[Begin Data shown]

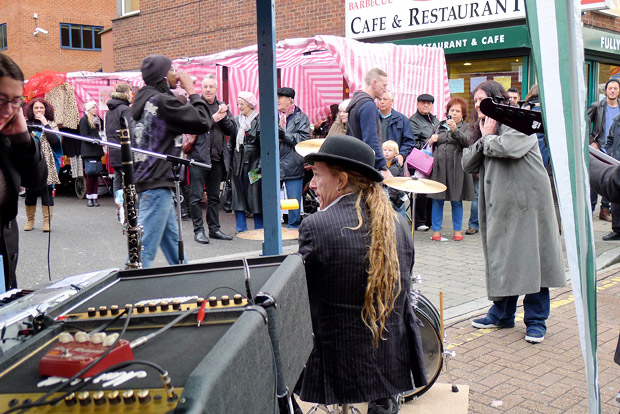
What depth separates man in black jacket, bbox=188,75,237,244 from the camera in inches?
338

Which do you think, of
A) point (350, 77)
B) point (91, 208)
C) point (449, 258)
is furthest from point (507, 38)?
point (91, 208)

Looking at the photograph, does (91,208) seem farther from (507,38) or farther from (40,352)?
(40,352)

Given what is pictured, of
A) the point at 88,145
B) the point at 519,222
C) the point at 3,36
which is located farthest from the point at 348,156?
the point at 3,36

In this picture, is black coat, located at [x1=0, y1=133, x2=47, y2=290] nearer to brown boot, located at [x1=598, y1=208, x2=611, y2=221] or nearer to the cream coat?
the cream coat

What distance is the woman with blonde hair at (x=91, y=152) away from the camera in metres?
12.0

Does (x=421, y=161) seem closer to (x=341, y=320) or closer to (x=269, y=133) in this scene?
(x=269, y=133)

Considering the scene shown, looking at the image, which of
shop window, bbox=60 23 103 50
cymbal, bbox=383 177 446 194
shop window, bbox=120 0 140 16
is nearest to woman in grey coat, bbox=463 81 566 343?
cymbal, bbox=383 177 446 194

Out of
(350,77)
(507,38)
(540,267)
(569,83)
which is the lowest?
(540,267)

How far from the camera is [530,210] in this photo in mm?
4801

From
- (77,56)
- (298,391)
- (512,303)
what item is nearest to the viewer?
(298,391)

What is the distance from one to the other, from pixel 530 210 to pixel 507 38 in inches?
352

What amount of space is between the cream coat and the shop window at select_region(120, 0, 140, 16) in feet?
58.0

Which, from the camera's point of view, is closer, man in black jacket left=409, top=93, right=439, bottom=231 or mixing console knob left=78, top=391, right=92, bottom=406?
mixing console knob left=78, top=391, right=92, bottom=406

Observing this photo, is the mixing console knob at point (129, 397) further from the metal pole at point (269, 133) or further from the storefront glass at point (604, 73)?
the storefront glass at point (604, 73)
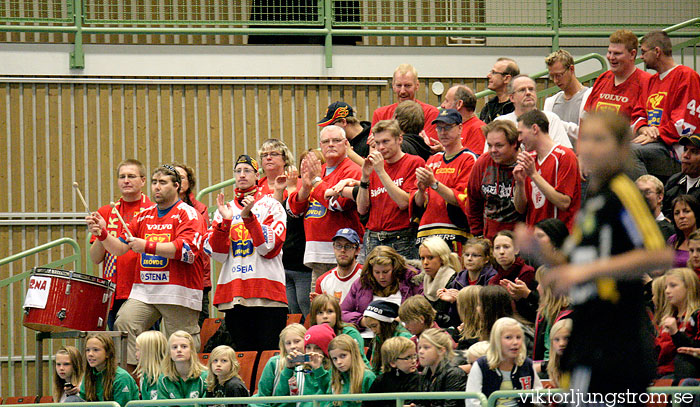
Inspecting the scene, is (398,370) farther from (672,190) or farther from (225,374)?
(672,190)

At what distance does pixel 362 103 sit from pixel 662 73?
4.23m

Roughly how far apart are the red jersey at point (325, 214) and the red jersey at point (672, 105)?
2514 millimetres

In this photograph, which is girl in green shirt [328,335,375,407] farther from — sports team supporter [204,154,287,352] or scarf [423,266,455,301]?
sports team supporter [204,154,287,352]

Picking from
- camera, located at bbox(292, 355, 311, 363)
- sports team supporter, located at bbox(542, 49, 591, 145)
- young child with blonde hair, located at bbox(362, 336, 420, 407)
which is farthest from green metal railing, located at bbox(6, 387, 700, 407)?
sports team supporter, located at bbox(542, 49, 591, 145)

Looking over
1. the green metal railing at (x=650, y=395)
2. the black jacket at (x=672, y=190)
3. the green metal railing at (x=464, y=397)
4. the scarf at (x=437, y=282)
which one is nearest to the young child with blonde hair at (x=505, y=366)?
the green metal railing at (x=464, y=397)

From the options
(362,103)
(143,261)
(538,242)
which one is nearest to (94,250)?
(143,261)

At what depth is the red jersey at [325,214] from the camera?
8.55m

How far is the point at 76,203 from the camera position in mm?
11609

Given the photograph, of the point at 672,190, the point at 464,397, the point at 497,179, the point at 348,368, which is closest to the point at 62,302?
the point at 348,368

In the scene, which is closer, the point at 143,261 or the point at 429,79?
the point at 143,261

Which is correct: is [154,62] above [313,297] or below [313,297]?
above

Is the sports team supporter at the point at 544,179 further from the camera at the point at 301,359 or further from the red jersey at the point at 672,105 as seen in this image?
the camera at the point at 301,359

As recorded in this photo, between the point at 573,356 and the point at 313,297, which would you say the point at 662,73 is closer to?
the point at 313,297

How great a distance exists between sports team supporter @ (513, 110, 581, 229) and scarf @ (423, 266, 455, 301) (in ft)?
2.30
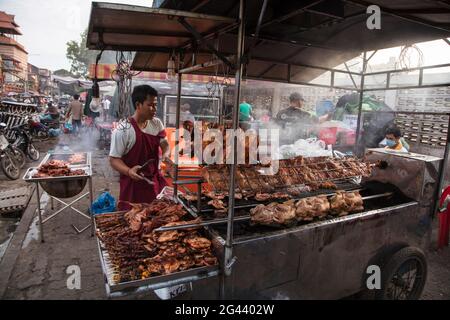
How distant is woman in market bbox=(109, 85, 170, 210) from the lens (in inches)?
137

[End Data shown]

Written instruction
Copy out the whole listing exactly, and don't carry over any pictures.

Answer in full
What depth separates man in black jacket, bbox=188,75,237,244 from the camera in inches?
338

Which do you think, of
A) point (350, 77)
B) point (91, 208)
C) point (449, 258)
is furthest from point (507, 38)?
point (91, 208)

Looking at the photograph, does (91,208) seem farther from (507,38) or farther from (40,352)?
(40,352)

Given what is pictured, of
A) the point at 88,145
B) the point at 519,222
C) the point at 3,36
which is located farthest from the point at 348,156?
the point at 3,36

In this picture, is black coat, located at [x1=0, y1=133, x2=47, y2=290] nearer to brown boot, located at [x1=598, y1=208, x2=611, y2=221] or nearer to the cream coat?
the cream coat

What distance is the woman with blonde hair at (x=91, y=152) away from the camera in metres?
12.0

Does (x=421, y=161) seem closer to (x=341, y=320) or closer to (x=269, y=133) in this scene?
(x=269, y=133)

Considering the scene shown, looking at the image, which of
shop window, bbox=60 23 103 50
cymbal, bbox=383 177 446 194
shop window, bbox=120 0 140 16
is nearest to woman in grey coat, bbox=463 81 566 343?
cymbal, bbox=383 177 446 194

Out of
(350,77)
(507,38)
(540,267)
(569,83)
which is the lowest?
(540,267)

How far from the camera is [530,210] in this photo in mm?
4801

From
- (77,56)
- (298,391)
- (512,303)
what item is nearest to the viewer?
(298,391)

What is the distance from one to the other, from pixel 530 210 to pixel 507 38 in inches?
352

What amount of space is between the cream coat and the shop window at select_region(120, 0, 140, 16) in feet?
58.0

Which, from the camera's point of view, is closer, man in black jacket left=409, top=93, right=439, bottom=231 or mixing console knob left=78, top=391, right=92, bottom=406?
mixing console knob left=78, top=391, right=92, bottom=406

Observing this photo, is the mixing console knob at point (129, 397) further from the metal pole at point (269, 133) or further from the storefront glass at point (604, 73)?
the storefront glass at point (604, 73)
Inspecting the scene, is (398,370) farther from (672,190) or farther from (225,374)?
(672,190)

At what distance does pixel 362 103 sit from pixel 662 73?
4.23m

Roughly how far apart are the red jersey at point (325, 214) and the red jersey at point (672, 105)?
2514 millimetres

In this photograph, which is girl in green shirt [328,335,375,407] farther from — sports team supporter [204,154,287,352] or scarf [423,266,455,301]?
sports team supporter [204,154,287,352]

Picking from
- camera, located at bbox(292, 355, 311, 363)
- sports team supporter, located at bbox(542, 49, 591, 145)
- young child with blonde hair, located at bbox(362, 336, 420, 407)
which is farthest from green metal railing, located at bbox(6, 387, 700, 407)?
sports team supporter, located at bbox(542, 49, 591, 145)

Looking over
1. the green metal railing at (x=650, y=395)
2. the black jacket at (x=672, y=190)
3. the green metal railing at (x=464, y=397)
4. the scarf at (x=437, y=282)
which one is nearest to the young child with blonde hair at (x=505, y=366)?
the green metal railing at (x=464, y=397)

From the options
(362,103)
(143,261)
(538,242)
which one is nearest to (94,250)?
(143,261)

At what depth is the red jersey at [325,214] from the camera?
8.55m

How far is the point at 76,203 from the camera position in mm?
11609

Given the photograph, of the point at 672,190, the point at 464,397, the point at 497,179, the point at 348,368, which is closest to the point at 62,302?
the point at 348,368

In the scene, which is closer, the point at 143,261 or the point at 429,79?
the point at 143,261

Which is correct: is [154,62] above [313,297] or below [313,297]?
above

Is the sports team supporter at the point at 544,179 further from the camera at the point at 301,359 or further from the red jersey at the point at 672,105 as seen in this image?
the camera at the point at 301,359

As recorded in this photo, between the point at 573,356 and the point at 313,297, which would you say the point at 662,73 is closer to?
the point at 313,297

How great a distance exists between sports team supporter @ (513, 110, 581, 229) and scarf @ (423, 266, 455, 301) (in ft)?
2.30
How distant is woman in market bbox=(109, 85, 170, 210) from the lens (in inches)?
137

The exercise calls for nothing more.